■ Texte source
--*--
Staff (matériau)
Le staff est un matériau de construction préfabriqué à base de plâtre armé de fibres.
Histoire
Pour restaurer les appartements détruits pendant la Révolution française, les décorateurs se tournent vers des matériaux moins coûteux que le stuc, la plâtrerie et le carton-pierre. C'est à cette époque qu'apparaît la première corniche préfabriquée en plâtre[1] armé d'une toile de jute. Ce matériau, appelé staff[2] est inventé[3] par Eugène-Denis Arondelle qui dépose un brevet en 1856 et Alexandre Desachy qui dépose de même un brevet le réalisant ainsi de nombreux décors en staff pour les résidences de l'empereur Napoléon III[4]. L'emploi du staff se développe alors rapidement jusqu'à atteindre son apogée à la Belle Époque (fin XIXe siècle et début XXe siècle)
Le mot « staff » dériverait de l'allemand staffieren (« garnir », « orner ») ou du français ancien estofer (« étoffe »).
La profession de staffeur fait partie des métiers d'art.
Utilisation
de Cormeilles-en-Parisis.
Le staff est notamment utilisé dans la restauration et le neuf.
- d'éléments d'architecture de l'histoire de l'art, par exemple :
- d'un demi-fronton brisé à volute, échelle grandeur, exposé au musée du plâtre[5] à Cormeilles-en-Parisis
- d'ornements architecturaux[6]
- de surfaces planes
- dans le moulage statuaire, comme dans les ateliers de moulage du musée du Louvre à Saint-Denis
- dans la reproduction d'Ĺ“uvres originales
- dans la maquette, par exemple :
- La collection de maquettes monumentales en plâtre exposée au Musée des Monuments français[7].
- Le château d'eau de Saclay à l'échelle 0,03 pm, exposé au musée du plâtre à Cormeilles-en-Parisis. Architecte Auguste Perret. Maquette en plâtre à modeler dur réalisée en 1979.
- Le monolithe fracturé, Projet d'André Bloc, 1965. Pavillon du plâtre au CNIT. Collection FRAC Centre.
- Les cabines hôtelières mobiles 1956-1958, étude de Ionel Schein, collection FRAC Centre
- dans les décors de théâtre, de films[8]
- dans les luxueux paquebots de croisière le( Queen Mary 2)[9].
- dans la réalisation de prototypes industriels[10].
Fabrication
Le staff est un matériau rigide[11], composé de plâtre à modeler[12] armé de filasse de sisal, de jute ou de silionne (fibre de verre coupée). La toile maillée de filasse de jute est moins employée. Le chanvre est utilisé pour les maquettes[13].
Le staff est préfabriqué dans des ateliers spécialisés équipés de dalles en marbre de comblanchien, en granite et plus rarement en verre. Bien qu'ayant l'avantage considérable d'être auto-démoulant, le verre est peu utilisé en raison de sa fragilité dans les ateliers d'architecture. Néanmoins, il sert de moule pour la fabrication des plaques.
Le panneau de stratifié est utilisé occasionnellement en chantier, comme dalle portative.
--*--
■ Contenu des données
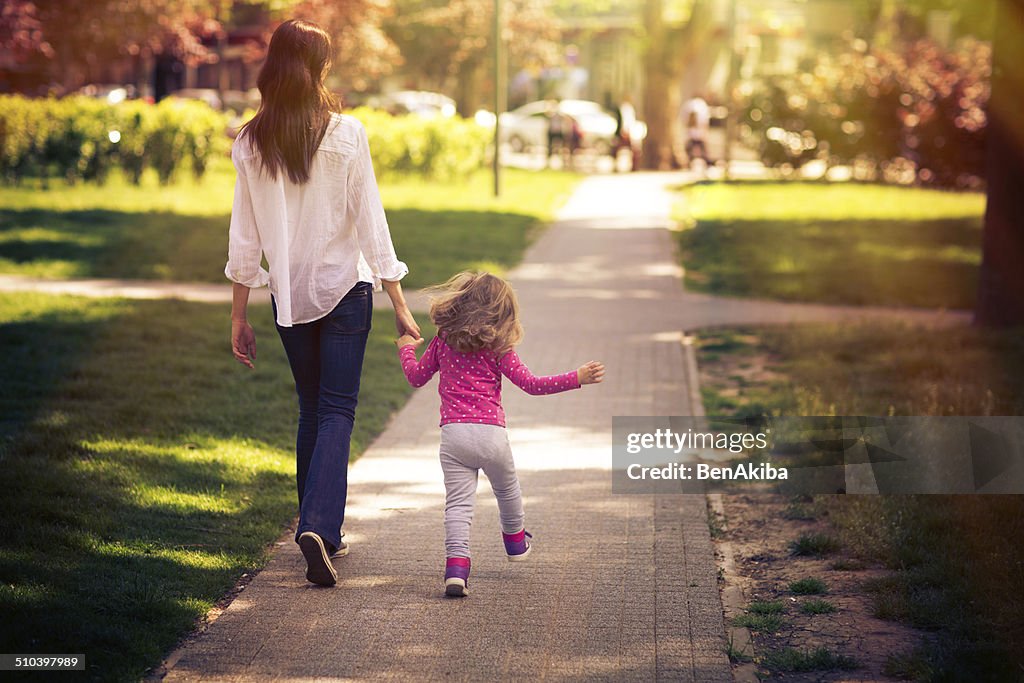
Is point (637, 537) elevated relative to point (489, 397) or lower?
lower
--*--
■ Série d'exercices
1. Que dit le texte sur le staff à ces questions ?
(a) En quelle année Eugène-Denis Arondelle dépose-t-il un brevet ?
(b) Quelle fibre est utilisée pour les maquettes ?
(c) Pourquoi le verre est-il peu utilisé dans les ateliers d'architecture ?
2. Comment se poursuit le texte sur le staff ? Rédigez la suite à partir de sa dernière phrase.
Les données n'ont aucun rôle à jouer ici.

■ Corrigé des exercices
1.
(a) En 1856.
(b) Le chanvre.
(c) En raison de sa fragilité.

2.
La mise en œuvre des moulures simples, droites et circulaires, est réalisée à l'aide d'un calibre sur une dalle servant de table de travail. L'exécution consiste à passer plusieurs fois le calibre pendant la prise du plâtre dans le même sens. Un staffeur expérimenté exécute un moule de corniche, de 3 m de long, en un plâtre de finition sur noyau[14]. Cette préforme, appelée noyau, façonnée avant la surface de parement est exécutée en matériau économique et surtout dans le but de rendre acceptable la dilatation[15] du plâtre de finition en le réduisant à environ 4 mm d'épaisseur. La forte dilatation du plâtre rend le traînage irréalisable. (voir le schéma d'un calibre).
Le calibre est mobile pour les traînages droits, circulaires, curvilignes et en balançoire. Il est fixe pour les traînages au tour horizontale, au tour de potier et au tour à la broche. Le tour à la broche est le tour du potier utilisé horizontalement. L'inclinaison est imposée par le profil du traînage. Ils permettent d'effectuer l'épreuve traînée, le modèle ou directement le moule.
Selon la dépouille, le moule traîné comme celui exécuté sur modèle peuvent comporter une ou plusieurs pièces (voir le schéma d'un moule en dépouille et en contre-dépouille).
Un calibre est composé d'une ou plusieurs filières à profilé (gabarits) qui permettent d'extruder le plâtre. La filière est réalisée en zinc de 6/10 d'épaisseur. Le duralumin est utilisé dans les filières de grandes dimensions en raison de sa rigidité, le clinquant de cuivre (fine plaque de cuivre) par l'architecturier pour sa faible épaisseur, le plâtre d'enchâssement pour sa rapidité de façonnage de la filière du noyau de dégrossissage.
L'épreuve est moulée dans des moules en plâtre avec ou sans pièce ou dans des moules souples, à l'intérieur desquels on projette une première gâchée de plâtre, on dépose un matelas léger et aéré de filasse puis une deuxième couche plus fluide de plâtre est projeté. L'ensemble de 15 mm d'épaisseur suit les sinuosités du moule. Éventuellement, l'épreuve est contre-calibrée à l'aide d'un gabarit en contreplaqué, pour régulariser l'épaisseur de l'épreuve.
Dans un moule en plâtre, un démoulant est impératif (savon noir comme bouche pores ou vernis gomme-laque et une barbotine isolante à base de savon noir et d'huile végétale).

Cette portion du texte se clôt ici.